La emancipación es un doble movimiento de des-identificación (desincorporación) y de creación de un nuevo cuerpo. El desdoblamiento, la política del desdoblamiento, o por lo menos una de sus dimensiones sería un poco eso: creación de un nuevo nombre, que permite una des-identificación (del orden y sus clasificaciones) y una re-identificación a un espacio abierto, igualitario, incluyente, de cualquiera.

Esa es exactamente la definición que da Ranciére a la democracia: un movimiento, nunca un estado, que actualiza el poder de cualquiera para hablar, decidir.  

Un movimiento, una invención, no “la reapropiación de una tendencia subyacente” (devenir hegemónico del trabajo inmaterial, etc.).
Una invención, no “la expresión de una composición técnica-social”.
Una invención, no una deducción de lo que “debe hacerse” después de un análisis sesudo de la realidad.
Una invención frágil, precaria, intermitente, no el despliegue de las potencias imbatibles de la vida (la nueva súper-potencia que se piensa con el antiguo modelo de las fuerzas productivas).
No la sensibilidad contra la razón instrumental, sino una sensibilidad contra otra sensibilidad.
No “otro mundo posible”, sino reconfiguraciones, recomposiciones, redistribuciones de los elementos de este mundo ("el conflicto no se da entre quien dice blanco y quien dice negro", sino "entre quien dice blanco y quien dice blanco, pero no entiende lo mismo").
No la irrupción de la realidad contra las apariencias, sino más una escena de teatro contra otra escena de teatro, un régimen de visibilidad contra otro régimen de visibilidad.
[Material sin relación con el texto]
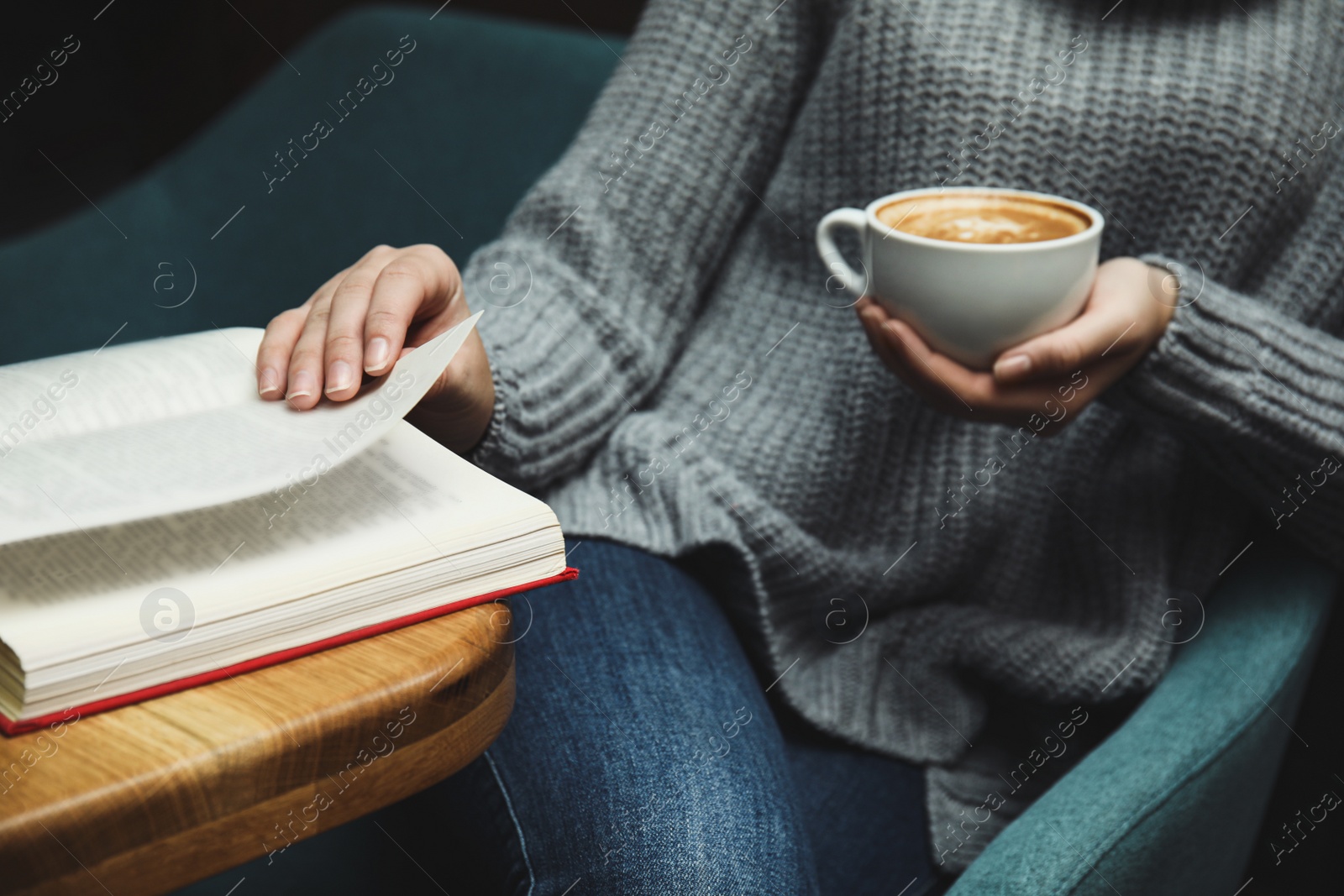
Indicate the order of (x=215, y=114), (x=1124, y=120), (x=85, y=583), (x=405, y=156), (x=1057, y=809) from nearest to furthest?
(x=85, y=583) < (x=1057, y=809) < (x=1124, y=120) < (x=405, y=156) < (x=215, y=114)

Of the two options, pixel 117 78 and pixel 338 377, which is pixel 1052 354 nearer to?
pixel 338 377

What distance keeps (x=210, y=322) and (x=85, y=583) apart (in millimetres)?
906

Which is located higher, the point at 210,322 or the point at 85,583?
the point at 85,583

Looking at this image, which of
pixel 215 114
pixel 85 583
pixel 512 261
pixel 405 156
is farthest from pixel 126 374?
pixel 215 114

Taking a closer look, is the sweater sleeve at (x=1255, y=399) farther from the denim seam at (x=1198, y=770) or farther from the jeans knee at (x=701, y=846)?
the jeans knee at (x=701, y=846)

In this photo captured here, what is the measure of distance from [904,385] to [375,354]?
0.39 meters

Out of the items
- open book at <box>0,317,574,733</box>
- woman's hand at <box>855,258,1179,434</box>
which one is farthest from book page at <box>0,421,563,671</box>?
woman's hand at <box>855,258,1179,434</box>

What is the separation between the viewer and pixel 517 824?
20.4 inches

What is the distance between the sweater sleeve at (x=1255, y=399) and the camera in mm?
562

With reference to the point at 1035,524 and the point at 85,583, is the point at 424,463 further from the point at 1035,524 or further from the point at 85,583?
the point at 1035,524

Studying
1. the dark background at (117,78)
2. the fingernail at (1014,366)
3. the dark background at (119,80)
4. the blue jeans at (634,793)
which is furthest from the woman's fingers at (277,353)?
the dark background at (117,78)

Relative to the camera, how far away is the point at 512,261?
69 cm

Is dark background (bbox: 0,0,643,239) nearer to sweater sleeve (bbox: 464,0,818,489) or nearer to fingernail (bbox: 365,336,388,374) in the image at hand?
sweater sleeve (bbox: 464,0,818,489)

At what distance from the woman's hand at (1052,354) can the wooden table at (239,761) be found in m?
0.30
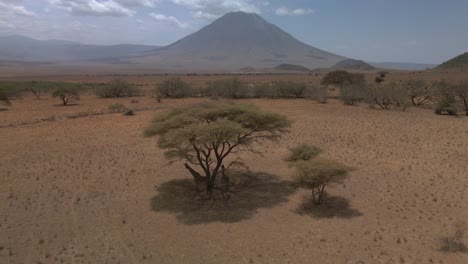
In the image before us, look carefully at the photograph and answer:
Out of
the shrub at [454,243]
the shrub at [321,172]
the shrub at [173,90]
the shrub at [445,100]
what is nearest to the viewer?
the shrub at [454,243]

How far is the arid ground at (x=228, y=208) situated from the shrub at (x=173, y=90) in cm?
2617

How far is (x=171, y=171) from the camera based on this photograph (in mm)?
15758

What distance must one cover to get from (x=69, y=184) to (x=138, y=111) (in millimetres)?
20044

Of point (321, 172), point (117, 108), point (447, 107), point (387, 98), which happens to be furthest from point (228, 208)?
point (387, 98)

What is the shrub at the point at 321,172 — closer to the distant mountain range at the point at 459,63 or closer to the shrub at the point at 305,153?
the shrub at the point at 305,153

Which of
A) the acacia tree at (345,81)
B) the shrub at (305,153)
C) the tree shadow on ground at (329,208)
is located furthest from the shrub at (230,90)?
the tree shadow on ground at (329,208)

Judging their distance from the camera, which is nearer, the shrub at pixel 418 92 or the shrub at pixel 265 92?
the shrub at pixel 418 92

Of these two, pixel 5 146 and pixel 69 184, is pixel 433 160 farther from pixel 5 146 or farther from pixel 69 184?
pixel 5 146

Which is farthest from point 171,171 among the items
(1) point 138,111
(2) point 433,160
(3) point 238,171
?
(1) point 138,111

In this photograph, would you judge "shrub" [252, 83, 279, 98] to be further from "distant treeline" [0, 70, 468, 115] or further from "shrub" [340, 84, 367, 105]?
"shrub" [340, 84, 367, 105]

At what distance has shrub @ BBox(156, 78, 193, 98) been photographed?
46.6 meters

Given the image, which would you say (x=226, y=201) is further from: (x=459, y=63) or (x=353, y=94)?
(x=459, y=63)

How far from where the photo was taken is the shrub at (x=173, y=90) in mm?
46625

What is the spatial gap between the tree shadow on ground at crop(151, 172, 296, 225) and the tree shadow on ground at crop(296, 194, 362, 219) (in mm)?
810
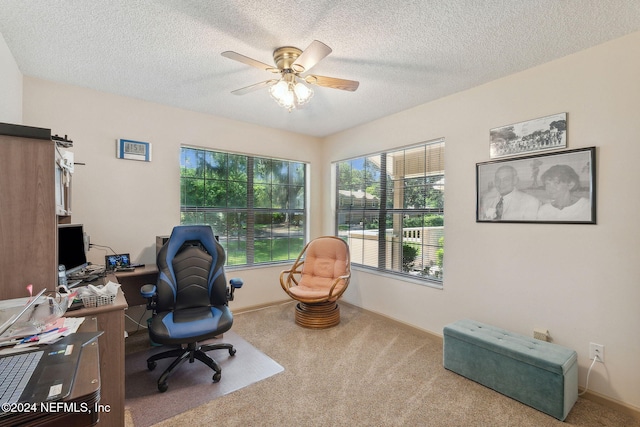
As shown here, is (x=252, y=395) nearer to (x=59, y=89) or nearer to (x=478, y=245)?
(x=478, y=245)

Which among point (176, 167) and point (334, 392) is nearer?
point (334, 392)

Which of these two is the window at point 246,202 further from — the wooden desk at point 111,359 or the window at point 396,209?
the wooden desk at point 111,359

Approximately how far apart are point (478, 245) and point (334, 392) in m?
1.85

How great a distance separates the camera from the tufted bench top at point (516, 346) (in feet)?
6.36

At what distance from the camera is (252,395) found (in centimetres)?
213

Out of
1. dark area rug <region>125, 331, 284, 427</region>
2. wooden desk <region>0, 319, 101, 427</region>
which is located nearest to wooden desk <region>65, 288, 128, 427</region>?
dark area rug <region>125, 331, 284, 427</region>

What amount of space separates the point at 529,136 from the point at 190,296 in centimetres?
330

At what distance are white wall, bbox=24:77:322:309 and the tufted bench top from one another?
2.69m

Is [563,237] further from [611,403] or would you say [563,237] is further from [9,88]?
[9,88]

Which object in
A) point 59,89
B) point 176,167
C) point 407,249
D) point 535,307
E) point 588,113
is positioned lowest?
point 535,307

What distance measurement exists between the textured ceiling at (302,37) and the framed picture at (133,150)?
0.52m

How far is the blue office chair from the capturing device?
2.28 meters

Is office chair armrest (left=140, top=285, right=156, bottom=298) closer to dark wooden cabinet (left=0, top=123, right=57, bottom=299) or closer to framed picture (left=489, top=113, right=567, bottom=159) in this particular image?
dark wooden cabinet (left=0, top=123, right=57, bottom=299)

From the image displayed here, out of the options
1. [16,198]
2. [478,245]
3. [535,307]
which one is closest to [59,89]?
[16,198]
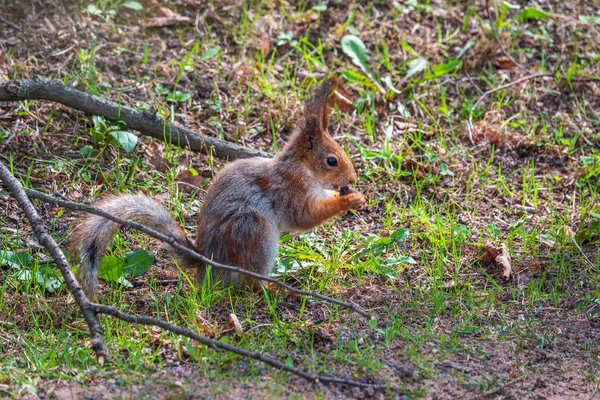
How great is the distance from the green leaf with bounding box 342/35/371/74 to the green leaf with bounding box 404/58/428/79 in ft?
0.83

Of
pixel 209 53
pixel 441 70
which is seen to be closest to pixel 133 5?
pixel 209 53

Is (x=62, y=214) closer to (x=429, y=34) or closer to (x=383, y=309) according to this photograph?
(x=383, y=309)

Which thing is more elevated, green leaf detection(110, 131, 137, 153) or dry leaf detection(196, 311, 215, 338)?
green leaf detection(110, 131, 137, 153)

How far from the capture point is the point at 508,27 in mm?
5477

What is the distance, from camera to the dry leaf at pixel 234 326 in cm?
308

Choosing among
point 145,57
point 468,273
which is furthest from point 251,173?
point 145,57

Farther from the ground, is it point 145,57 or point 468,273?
point 145,57

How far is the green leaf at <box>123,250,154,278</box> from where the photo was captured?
136 inches

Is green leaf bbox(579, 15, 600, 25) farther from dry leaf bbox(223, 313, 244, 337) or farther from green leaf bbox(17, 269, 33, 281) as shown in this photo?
green leaf bbox(17, 269, 33, 281)

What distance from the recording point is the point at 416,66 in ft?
16.6

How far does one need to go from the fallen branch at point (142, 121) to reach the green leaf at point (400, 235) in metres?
0.89

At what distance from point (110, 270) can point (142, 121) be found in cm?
104

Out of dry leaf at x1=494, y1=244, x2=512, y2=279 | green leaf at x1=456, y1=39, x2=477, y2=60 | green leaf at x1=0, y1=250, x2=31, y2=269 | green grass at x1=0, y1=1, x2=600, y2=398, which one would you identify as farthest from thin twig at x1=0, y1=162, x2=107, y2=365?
green leaf at x1=456, y1=39, x2=477, y2=60

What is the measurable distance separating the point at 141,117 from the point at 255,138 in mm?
725
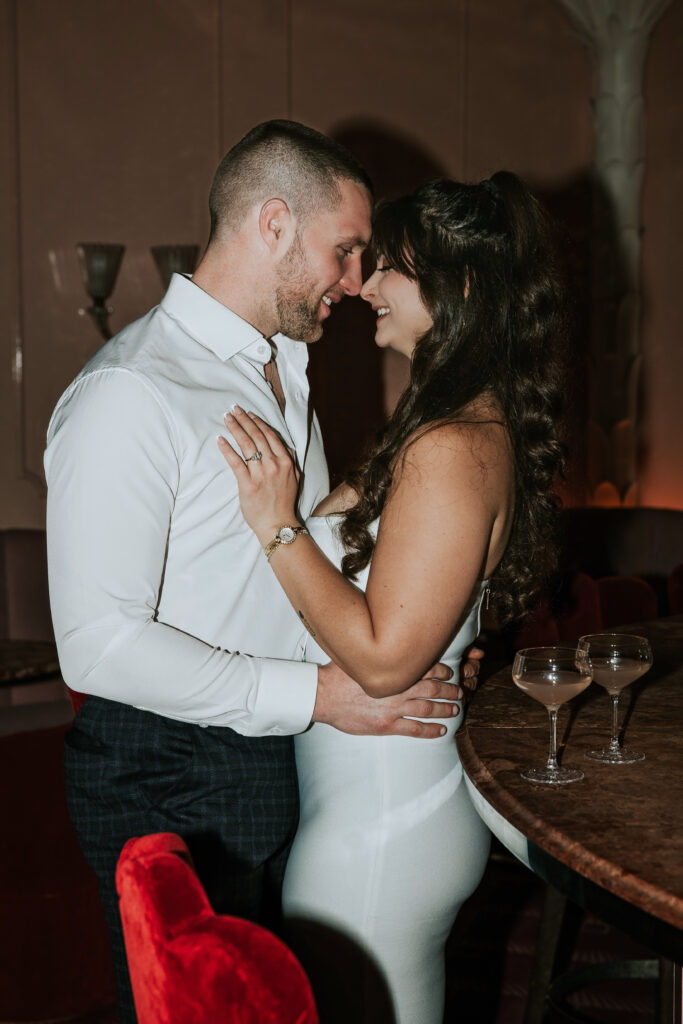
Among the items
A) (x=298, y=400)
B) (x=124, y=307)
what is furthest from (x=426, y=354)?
(x=124, y=307)

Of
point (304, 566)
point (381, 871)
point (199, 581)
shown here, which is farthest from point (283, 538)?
point (381, 871)

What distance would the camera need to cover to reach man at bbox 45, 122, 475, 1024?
154 cm

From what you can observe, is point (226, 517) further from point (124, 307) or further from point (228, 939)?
point (124, 307)

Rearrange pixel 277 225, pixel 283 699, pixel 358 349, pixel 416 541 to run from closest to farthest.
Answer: pixel 416 541 < pixel 283 699 < pixel 277 225 < pixel 358 349

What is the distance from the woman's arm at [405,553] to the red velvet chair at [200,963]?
685 millimetres

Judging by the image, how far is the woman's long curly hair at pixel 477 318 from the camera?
5.66ft

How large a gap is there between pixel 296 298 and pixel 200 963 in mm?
1296

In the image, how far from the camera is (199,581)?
1664 mm

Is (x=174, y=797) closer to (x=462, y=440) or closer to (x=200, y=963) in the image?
(x=462, y=440)

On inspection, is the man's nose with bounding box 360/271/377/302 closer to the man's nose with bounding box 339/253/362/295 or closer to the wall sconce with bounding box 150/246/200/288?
the man's nose with bounding box 339/253/362/295

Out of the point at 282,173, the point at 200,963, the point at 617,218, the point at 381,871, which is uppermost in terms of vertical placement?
the point at 617,218

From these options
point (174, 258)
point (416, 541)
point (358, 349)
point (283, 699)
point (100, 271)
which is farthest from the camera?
point (358, 349)

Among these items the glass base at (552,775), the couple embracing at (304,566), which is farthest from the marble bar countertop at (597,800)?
the couple embracing at (304,566)

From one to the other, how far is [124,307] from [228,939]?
4.71 metres
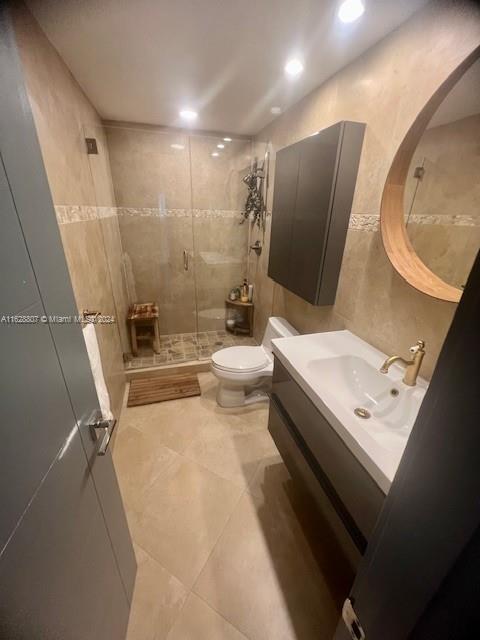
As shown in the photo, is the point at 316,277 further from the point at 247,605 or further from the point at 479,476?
the point at 247,605

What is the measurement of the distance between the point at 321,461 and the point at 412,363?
1.72 feet

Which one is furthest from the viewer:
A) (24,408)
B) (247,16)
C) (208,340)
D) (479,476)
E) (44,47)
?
(208,340)

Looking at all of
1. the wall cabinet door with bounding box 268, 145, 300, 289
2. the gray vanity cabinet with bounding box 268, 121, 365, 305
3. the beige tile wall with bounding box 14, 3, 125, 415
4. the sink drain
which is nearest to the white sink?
the sink drain

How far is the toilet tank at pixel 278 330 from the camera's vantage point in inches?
76.2

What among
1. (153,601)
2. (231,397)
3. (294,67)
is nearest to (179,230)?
(294,67)

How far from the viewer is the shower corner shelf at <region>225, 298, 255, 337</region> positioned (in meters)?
3.02

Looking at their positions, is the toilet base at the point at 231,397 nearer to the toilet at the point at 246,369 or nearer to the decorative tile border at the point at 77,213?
the toilet at the point at 246,369

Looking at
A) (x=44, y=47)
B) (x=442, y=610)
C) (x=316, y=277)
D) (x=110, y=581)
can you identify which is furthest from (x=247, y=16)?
(x=110, y=581)

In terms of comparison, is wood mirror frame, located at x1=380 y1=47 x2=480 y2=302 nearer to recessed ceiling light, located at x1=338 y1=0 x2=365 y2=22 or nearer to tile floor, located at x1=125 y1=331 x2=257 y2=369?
recessed ceiling light, located at x1=338 y1=0 x2=365 y2=22

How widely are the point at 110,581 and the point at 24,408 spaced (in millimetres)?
794

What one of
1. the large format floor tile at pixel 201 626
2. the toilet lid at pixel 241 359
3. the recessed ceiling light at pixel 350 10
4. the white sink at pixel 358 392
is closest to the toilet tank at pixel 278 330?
the toilet lid at pixel 241 359

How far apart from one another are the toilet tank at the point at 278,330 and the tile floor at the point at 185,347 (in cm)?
84

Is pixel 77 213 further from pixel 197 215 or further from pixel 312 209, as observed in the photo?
pixel 197 215

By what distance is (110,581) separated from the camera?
83 cm
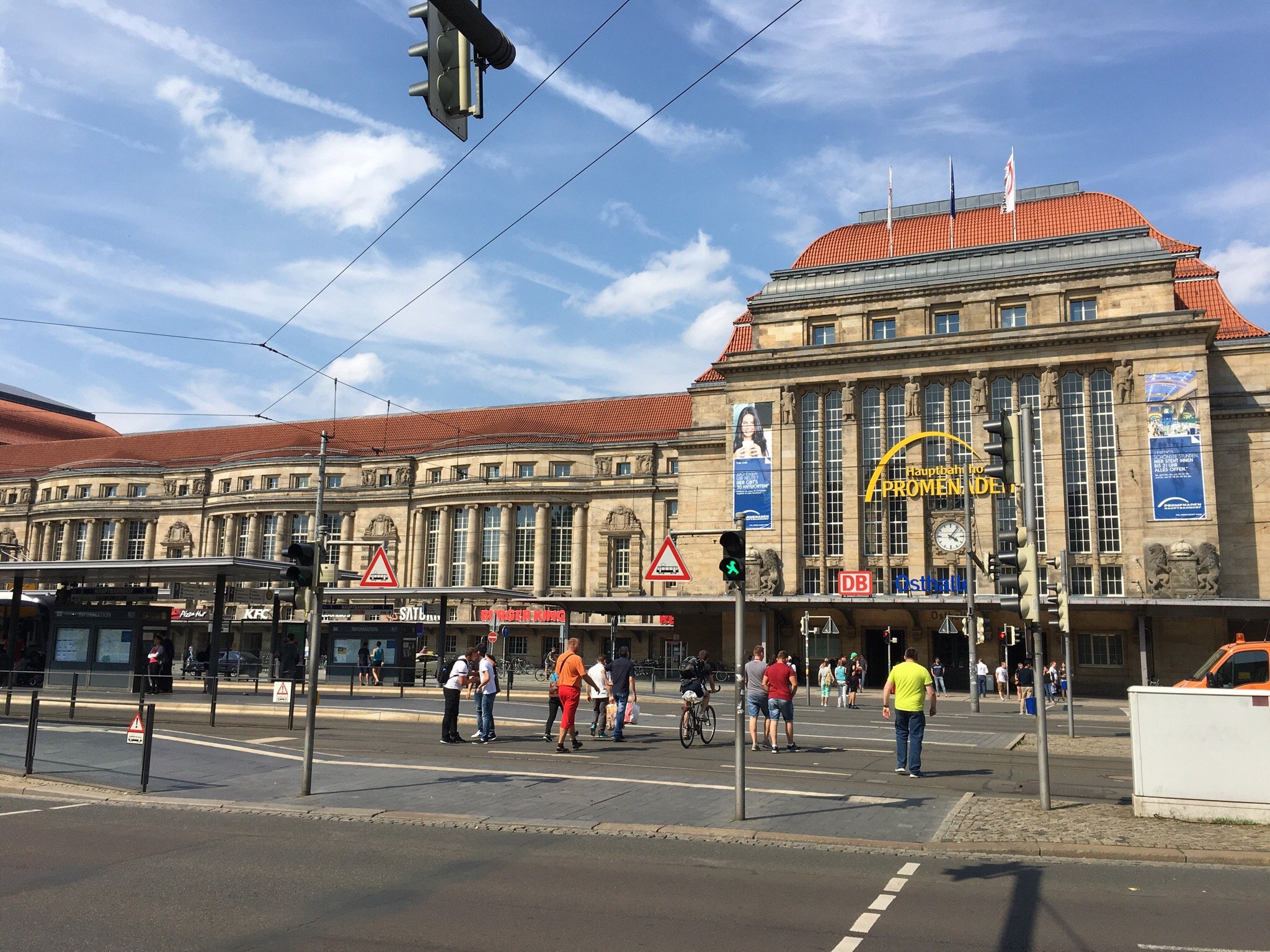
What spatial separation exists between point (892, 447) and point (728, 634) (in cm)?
1338

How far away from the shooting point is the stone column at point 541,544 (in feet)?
242

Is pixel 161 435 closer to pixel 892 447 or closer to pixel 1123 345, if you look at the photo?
pixel 892 447

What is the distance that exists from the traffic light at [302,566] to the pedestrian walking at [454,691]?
5.72 meters

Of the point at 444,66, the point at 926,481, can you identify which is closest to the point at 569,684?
the point at 444,66

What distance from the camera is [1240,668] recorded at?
53.0 ft

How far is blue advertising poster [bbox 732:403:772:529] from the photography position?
179 feet

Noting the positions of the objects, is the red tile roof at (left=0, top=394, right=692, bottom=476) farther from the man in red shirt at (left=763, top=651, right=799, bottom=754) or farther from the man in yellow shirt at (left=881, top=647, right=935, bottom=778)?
the man in yellow shirt at (left=881, top=647, right=935, bottom=778)

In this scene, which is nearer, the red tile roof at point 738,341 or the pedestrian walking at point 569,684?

la ficción (emancipadora) agujerea la realidad, le añade nombres y personajes, escenas e historias, que la multiplican y le arrebatan su evidencia unívoca

Aquí se abre también el problema de qué pasa con las politizaciones que hoy suceden muy imperceptiblemente, sin montar muy claramente ninguna “escena”, sin articular ningún discurso. ¿Cómo amplían entonces las capacidades de cualquiera? ¿Son politizaciones u otra cosa?